Many Americans Think Chicken Contains Hormones, Antibiotics

US - Nearly 80 per cent of Americans mistakenly believe that chicken contains added hormones or steroids, according to national survey findings released by the National Chicken Council (NCC).
calendar icon 3 December 2015
clock icon 3 minute read

In fact no chicken sold or raised in the US is given hormones or steroids.

Over 1000 adults answered the survey, which was conducted by ORC International.

In some cases, consumers are not able to easily access facts on chicken production, the NCC said, and as a result the organisation is launching a new project called 'Chicken Check In', which aims to help the public learn about chicken production.

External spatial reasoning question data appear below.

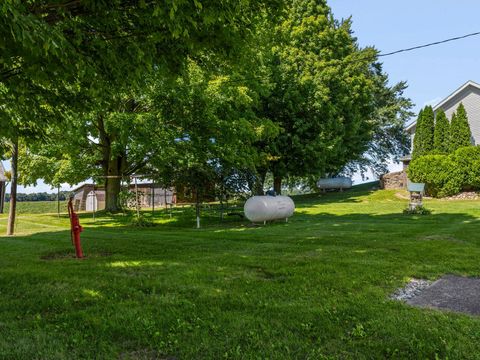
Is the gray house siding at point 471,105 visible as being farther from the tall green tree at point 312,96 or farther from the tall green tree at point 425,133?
the tall green tree at point 312,96

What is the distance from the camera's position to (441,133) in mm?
27750

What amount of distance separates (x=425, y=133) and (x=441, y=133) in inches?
41.1

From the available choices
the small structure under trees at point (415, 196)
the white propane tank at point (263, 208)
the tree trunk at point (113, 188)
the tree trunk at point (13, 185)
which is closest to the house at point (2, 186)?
the tree trunk at point (113, 188)

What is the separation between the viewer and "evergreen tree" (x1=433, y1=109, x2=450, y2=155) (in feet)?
90.1

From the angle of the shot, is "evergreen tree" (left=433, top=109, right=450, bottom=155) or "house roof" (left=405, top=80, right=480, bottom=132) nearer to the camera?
"evergreen tree" (left=433, top=109, right=450, bottom=155)

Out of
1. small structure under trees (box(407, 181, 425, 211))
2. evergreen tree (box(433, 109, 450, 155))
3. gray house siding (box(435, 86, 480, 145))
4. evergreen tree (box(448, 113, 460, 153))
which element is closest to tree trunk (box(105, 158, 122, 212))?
small structure under trees (box(407, 181, 425, 211))

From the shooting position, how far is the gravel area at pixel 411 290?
16.0 ft

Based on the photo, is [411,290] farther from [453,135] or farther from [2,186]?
[2,186]

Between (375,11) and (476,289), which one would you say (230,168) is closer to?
(375,11)

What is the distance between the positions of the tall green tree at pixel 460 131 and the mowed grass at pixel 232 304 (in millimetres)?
20800

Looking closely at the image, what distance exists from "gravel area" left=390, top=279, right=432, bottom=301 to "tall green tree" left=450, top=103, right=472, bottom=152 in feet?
80.4

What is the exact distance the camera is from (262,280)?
5691 mm

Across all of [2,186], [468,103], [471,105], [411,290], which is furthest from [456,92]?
[2,186]

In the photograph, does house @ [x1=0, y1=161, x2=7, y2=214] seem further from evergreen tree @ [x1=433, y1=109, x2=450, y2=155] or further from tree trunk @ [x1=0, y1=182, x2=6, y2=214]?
evergreen tree @ [x1=433, y1=109, x2=450, y2=155]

According to the survey, 68 per cent of Americans believe that the media portrays the care of chicken negatively, highlighting the need for chicken producers to engage in more conversations with consumers about where their chicken comes from.

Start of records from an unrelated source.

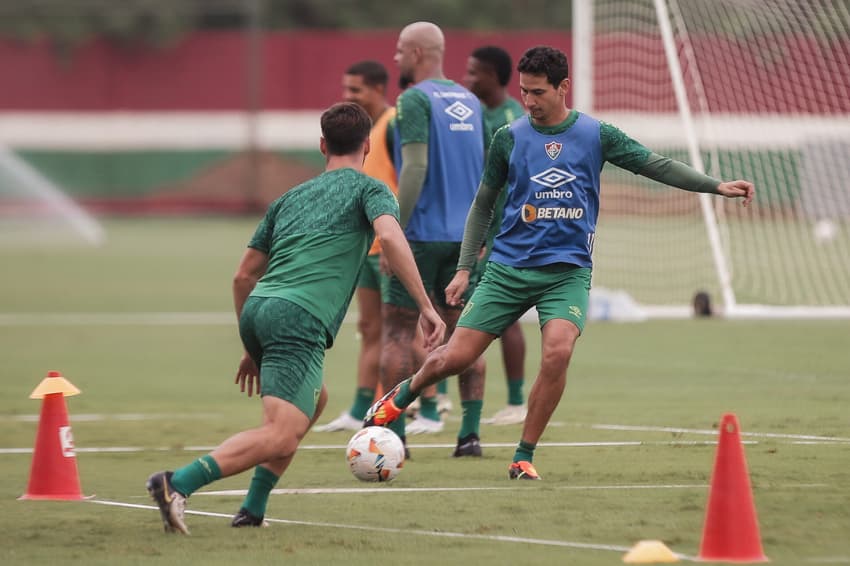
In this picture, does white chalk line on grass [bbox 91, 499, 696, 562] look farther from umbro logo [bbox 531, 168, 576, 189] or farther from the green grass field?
umbro logo [bbox 531, 168, 576, 189]

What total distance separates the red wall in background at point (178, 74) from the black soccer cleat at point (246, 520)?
36506mm

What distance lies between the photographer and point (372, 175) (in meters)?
10.4

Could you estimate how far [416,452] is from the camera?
30.2ft

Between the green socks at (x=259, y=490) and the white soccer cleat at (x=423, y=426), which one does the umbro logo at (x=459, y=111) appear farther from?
the green socks at (x=259, y=490)

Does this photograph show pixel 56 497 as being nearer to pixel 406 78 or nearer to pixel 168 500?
pixel 168 500

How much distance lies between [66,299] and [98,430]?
10.8 metres

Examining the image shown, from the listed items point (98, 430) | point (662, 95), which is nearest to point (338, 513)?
point (98, 430)

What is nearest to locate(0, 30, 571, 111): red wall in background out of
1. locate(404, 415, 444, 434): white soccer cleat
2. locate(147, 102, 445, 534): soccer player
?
locate(404, 415, 444, 434): white soccer cleat

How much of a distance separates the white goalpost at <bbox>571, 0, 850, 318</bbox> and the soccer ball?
9696mm

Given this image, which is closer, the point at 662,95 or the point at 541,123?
the point at 541,123

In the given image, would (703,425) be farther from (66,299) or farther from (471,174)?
(66,299)

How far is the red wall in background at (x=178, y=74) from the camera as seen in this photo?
143 feet

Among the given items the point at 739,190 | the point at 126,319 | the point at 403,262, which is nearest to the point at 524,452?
the point at 403,262

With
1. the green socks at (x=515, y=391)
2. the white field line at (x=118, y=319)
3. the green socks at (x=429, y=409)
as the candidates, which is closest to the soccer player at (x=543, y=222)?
the green socks at (x=429, y=409)
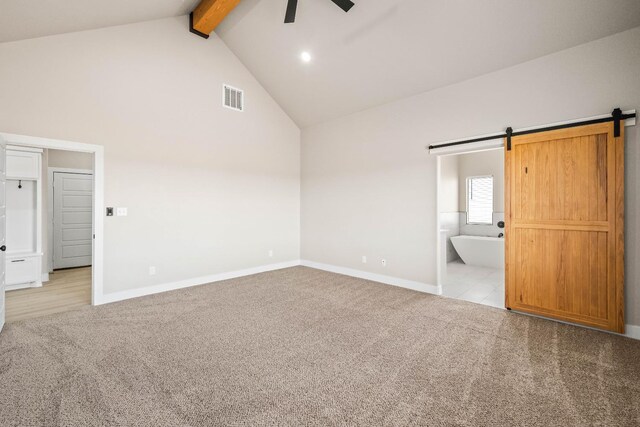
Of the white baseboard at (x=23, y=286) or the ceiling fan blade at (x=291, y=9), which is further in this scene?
the white baseboard at (x=23, y=286)

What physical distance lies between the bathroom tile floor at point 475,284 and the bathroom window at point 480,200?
1.30 meters

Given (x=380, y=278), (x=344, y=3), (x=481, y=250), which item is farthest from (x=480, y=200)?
(x=344, y=3)

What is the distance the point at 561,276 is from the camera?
337cm

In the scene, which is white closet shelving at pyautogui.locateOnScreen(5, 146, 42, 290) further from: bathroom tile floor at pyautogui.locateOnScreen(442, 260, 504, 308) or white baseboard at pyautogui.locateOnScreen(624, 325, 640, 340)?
white baseboard at pyautogui.locateOnScreen(624, 325, 640, 340)

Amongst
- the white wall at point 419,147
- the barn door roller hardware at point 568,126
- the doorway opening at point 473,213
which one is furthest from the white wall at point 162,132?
the doorway opening at point 473,213

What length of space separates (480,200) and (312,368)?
624 centimetres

The NCC said many of the assumptions expressed by survey respondents were concerning, including:

  • 78 per cent believe chickens are genetically modified, when there are no genetically modified chickens, and chicken production has become more efficient merely using conventional breeding;
  • 77 per cent believe chicken contains added hormones or steroids, when the USDA has banned all hormones and steroids in poultry since the 1950s;
  • 73 per cent believe antibiotics are present in most chicken meat, when the USDA regulates withdrawal periods to ensure no meat bought in-store contains antibiotic residues;
  • 68 per cent believe most chickens raised for meat are raised in cages, when no US broiler chickens are raised in cages.

“We take pride in the care of our chickens, but we know it’s on us as an industry to do a better job of providing more information on how our food gets from farm to table,” said Tom Super, spokesperson for the NCC.

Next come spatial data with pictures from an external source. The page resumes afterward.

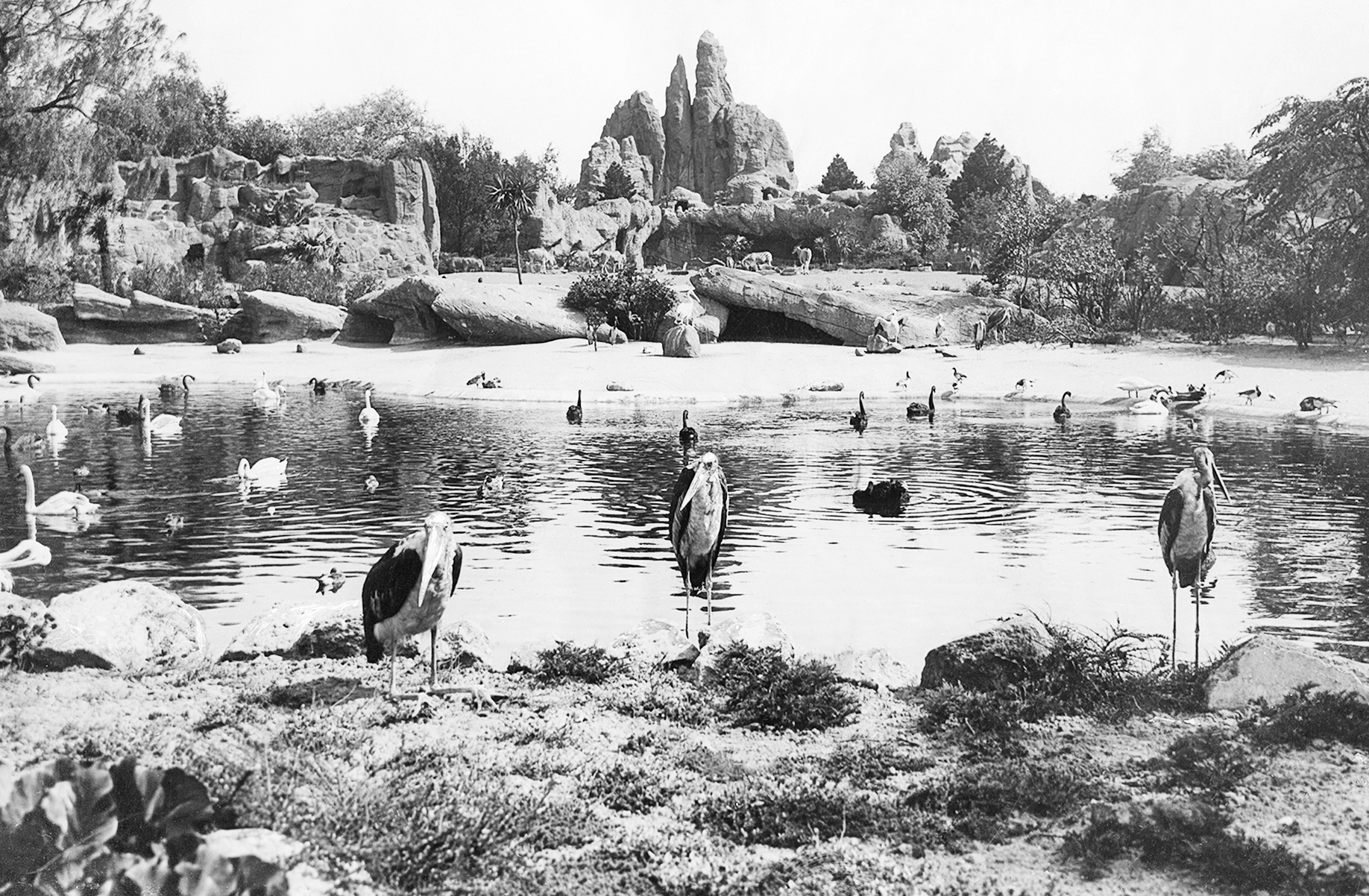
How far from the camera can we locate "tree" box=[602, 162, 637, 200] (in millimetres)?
74938

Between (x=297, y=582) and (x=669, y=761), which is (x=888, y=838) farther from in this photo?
(x=297, y=582)

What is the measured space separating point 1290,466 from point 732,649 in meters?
13.2

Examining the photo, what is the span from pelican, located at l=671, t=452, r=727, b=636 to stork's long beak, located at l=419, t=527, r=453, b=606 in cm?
256

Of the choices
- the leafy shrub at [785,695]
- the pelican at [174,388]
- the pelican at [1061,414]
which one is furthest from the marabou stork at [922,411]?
the leafy shrub at [785,695]

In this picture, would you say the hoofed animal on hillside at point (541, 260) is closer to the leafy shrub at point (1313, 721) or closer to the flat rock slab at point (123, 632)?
the flat rock slab at point (123, 632)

“Food is an emotionally-charged topic, and with conflicting information readily available online and on social media, it’s understandable people are concerned. We invite consumers with open arms to come and take a look at the work we’re doing to progress as an industry in providing safe, healthy and sustainable food.”

The 'Chicken Check In' site allows consumers to learn more about how the chicken they purchase and feed their families is raised.

“The mission of Chicken Check In is to provide those who have questions with the level of information they want regarding the care and safety of the chicken they eat,” said Mr Super.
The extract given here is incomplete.